Sustentabilidade na produção de tomate é foco nas tecnologias desenvolvidas pela Epagri, em Santa Catarina

O estado fica em sétimo lugar no ranking de produtores de tomate no país, e a perspectiva, conforme o órgão, é colher 141,5 mil toneladas na safra 2021/22.

 

Por Notícias Agrícolas


Presente na mesa de boa parte das famílias brasileiras, mas também com “má fama” quando se fala em resíduos químicos, o tomate é um dos focos na produção de conhecimento e tecnologia por parte de pesquisadores e extensionistas da Empresa de Pesquisa Agropecuária e Extensão Rural (Epagri) em Santa Catarina.

 

Tendo como foco a segurança alimentar e sustentabilidade, o fruto se tornou alvo de pesquisas por parte do órgão, que busca maneiras de manter ou ampliar a produtividade reduzindo ou sem utilizar defensivos químicos.

• Material extraído

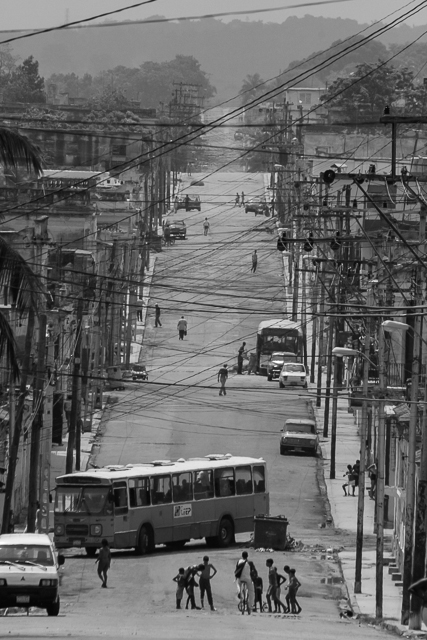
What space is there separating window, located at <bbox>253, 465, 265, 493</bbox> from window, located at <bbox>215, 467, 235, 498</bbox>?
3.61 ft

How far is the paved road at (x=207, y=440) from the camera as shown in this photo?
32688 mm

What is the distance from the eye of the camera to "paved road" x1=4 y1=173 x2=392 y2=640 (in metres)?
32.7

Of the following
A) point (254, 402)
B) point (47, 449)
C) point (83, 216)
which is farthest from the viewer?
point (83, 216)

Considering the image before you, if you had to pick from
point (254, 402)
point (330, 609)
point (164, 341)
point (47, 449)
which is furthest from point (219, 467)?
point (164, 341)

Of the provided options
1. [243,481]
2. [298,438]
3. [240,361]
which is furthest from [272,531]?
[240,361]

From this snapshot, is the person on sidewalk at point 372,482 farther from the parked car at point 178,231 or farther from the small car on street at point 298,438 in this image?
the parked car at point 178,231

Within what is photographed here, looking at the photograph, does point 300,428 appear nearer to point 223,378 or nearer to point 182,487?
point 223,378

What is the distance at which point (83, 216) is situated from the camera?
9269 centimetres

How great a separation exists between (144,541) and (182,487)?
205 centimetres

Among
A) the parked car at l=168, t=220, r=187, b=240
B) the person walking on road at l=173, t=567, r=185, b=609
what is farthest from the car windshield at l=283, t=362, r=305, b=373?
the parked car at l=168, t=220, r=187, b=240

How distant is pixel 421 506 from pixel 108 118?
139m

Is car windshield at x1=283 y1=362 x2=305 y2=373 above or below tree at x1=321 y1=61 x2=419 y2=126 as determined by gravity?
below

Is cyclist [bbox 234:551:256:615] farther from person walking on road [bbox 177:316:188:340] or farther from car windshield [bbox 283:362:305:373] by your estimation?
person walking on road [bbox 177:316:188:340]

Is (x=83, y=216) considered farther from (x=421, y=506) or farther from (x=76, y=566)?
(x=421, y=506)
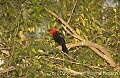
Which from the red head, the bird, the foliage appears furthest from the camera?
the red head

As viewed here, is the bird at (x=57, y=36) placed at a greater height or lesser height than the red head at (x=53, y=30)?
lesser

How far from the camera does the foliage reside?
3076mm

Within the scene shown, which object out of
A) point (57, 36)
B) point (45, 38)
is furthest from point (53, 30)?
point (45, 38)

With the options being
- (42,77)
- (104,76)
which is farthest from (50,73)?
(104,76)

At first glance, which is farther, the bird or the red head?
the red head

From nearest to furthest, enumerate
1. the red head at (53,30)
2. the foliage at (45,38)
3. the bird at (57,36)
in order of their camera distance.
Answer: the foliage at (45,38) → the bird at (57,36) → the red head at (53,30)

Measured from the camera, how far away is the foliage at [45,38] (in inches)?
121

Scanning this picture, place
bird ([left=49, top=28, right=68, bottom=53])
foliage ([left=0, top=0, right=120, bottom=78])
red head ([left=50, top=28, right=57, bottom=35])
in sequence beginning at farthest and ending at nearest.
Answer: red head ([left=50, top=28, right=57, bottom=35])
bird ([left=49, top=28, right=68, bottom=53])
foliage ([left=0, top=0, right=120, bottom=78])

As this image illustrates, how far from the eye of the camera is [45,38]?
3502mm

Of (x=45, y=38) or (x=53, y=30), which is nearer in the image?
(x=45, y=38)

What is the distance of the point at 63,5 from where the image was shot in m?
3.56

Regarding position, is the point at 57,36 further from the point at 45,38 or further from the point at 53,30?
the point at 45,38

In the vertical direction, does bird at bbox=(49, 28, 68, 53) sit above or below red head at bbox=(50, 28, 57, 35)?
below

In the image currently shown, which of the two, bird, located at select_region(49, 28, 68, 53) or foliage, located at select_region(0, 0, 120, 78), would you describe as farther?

• Objetivo da tarefa
De acordo com o texto fornecido, quantas toneladas de tomate se espera colher em Santa Catarina na safra 2021/22?

• Resultado do exercício
141,5 mil toneladas.